SOURCE PASSAGE:
A new study in the Lancet attempted to calm fears about the side-effects of statins in people at low risk of heart disease – but seems to have reignited a bitter row in the medical establishment about their safety.

The study reviewed available evidence on safety and efficacy of statin therapy, in an effort to help doctors, patients and the public make more informed decisions about their use.

The authors warn that the benefits of statin therapy have been underestimated, and the harms exaggerated, because of a failure to acknowledge properly both the wealth of evidence from randomised trials and the limitations of other types of studies.

Available evidence suggests that for every 10,000 patients receiving atorvastatin 40 mg daily, costing around £2 per month, cardiovascular events would be prevented in 1,000 people with pre-existing disease, and in 500 people at increased risk.

The trade-off would be five cases of myopathy (muscle weakness) per 10,000 patients, leading to rhabdomyolysis (muscle wasting) in one patient if treatment is not stopped.

There would be 5-10 haemorrhagic strokes, 50-100 new cases of diabetes and up to 50-100 cases of symptomatic adverse events, such as muscle pain.

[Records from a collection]
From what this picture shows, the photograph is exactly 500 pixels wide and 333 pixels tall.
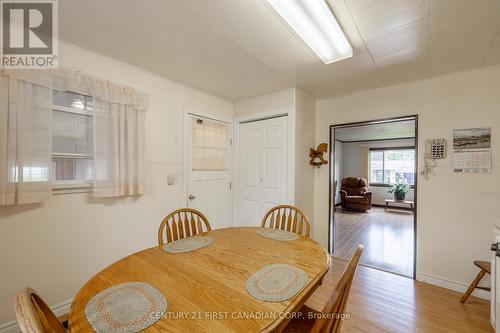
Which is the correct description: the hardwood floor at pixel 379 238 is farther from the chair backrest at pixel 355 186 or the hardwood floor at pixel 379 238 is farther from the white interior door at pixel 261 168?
the white interior door at pixel 261 168

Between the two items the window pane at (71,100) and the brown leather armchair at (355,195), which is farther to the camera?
the brown leather armchair at (355,195)

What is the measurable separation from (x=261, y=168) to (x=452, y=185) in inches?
86.0

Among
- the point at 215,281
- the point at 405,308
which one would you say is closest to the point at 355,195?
the point at 405,308

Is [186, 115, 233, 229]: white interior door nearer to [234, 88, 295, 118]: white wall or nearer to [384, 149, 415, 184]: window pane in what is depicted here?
[234, 88, 295, 118]: white wall

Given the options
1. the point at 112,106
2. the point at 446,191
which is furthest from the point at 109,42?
Result: the point at 446,191

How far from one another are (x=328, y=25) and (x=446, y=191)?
2.18 meters

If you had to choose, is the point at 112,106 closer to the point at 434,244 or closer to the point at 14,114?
the point at 14,114

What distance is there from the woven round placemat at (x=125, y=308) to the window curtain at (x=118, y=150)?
4.17 ft

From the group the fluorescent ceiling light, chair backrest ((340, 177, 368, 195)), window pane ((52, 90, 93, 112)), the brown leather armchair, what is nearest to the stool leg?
the fluorescent ceiling light

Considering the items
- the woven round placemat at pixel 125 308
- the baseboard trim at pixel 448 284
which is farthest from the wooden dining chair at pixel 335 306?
the baseboard trim at pixel 448 284

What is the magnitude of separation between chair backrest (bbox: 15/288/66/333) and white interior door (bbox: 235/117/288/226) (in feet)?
7.63

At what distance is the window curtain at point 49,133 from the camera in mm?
1427

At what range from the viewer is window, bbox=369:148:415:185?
6.46 meters

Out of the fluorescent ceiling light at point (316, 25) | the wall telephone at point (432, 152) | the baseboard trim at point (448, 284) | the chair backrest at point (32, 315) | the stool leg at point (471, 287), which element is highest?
the fluorescent ceiling light at point (316, 25)
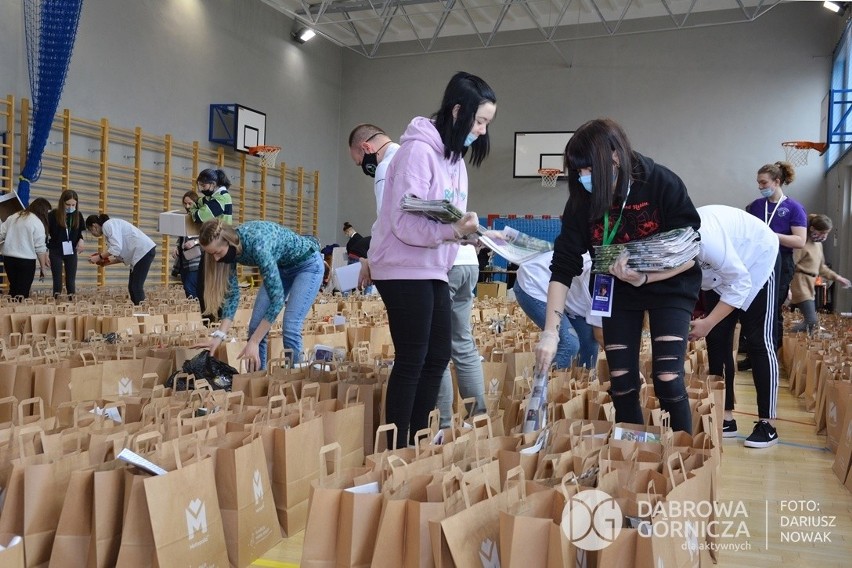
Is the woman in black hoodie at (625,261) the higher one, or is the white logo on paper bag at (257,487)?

APPLY WHAT YOU READ:
- A) How would you sum up the statin study passage in two sentences?
- B) Could you write what comes next in the statin study passage, picking up after its final sentence?
These records have no connection to the statin study passage.

ANSWERS PER TASK:
- A) A new Lancet study reviewed the evidence on the safety and efficacy of statins and concluded that their benefits have been underestimated and their harms exaggerated, though it seems to have reignited a bitter row in the medical establishment about their safety. According to the evidence it cites, atorvastatin 40 mg daily in 10,000 patients would prevent cardiovascular events in 1,000 people with pre-existing disease and 500 at increased risk, with a trade-off of a few cases of myopathy, 5-10 hemorrhagic strokes, 50-100 new cases of diabetes and up to 50-100 symptomatic adverse events.

- B)
The Lancet study followed two articles in the British Medical Journal in late 2013 – which were later corrected –  that questioned use of statins in healthy people at low risk of heart disease.

These articles were heavily criticised by some statins researchers and prompted a media debate about their potential risks and benefits.

The debate became more heated when authors had to correct a figure that wrongly stated that statin side effects occur in 18-20% of people.

An independent BMJ review later found the articles did not reflect caveats in the observational study that was the source of the data, which stated the rate of side-effects was “nearly 18%”.

A further BMJ study, in June, found that more than 200,000 UK patients may have stopped statin therapy in the six months after the media coverage in late 2013.

Statins row continues

Dr Aseem Malhotra, who is firmly in the anti-statins camp, and author of one of the corrected BMJ articles, told the BBC in a radio interview that there is an “epidemic” of misinformed doctors and misinformed patients. There is biased funding of research, biased reporting in medical journals, and biased reporting in the media.

“This review in the Lancet ticks all those boxes of that epidemic of misinformation.”

But Rory Collins, author of the Lancet study, said the publicly available trial information is reliable.

He told the BBC that according to the data there is “no excess” in terms of muscle symptoms side-effects in people taking statins compared with placebo on the trials.

Patients taking statins are aware of the muscle-wasting problem and could be over-sensitive to it, leading to over-reporting that confound the results, Collins said.

He told the BBC: “It is understandable many more people who are taking the drug will report the muscle problem.”

Fiona Godlee editor-in-chief of the BMJ, told the BBC that the evidence suggested statins were most beneficial to patients at high risk of cardiac events.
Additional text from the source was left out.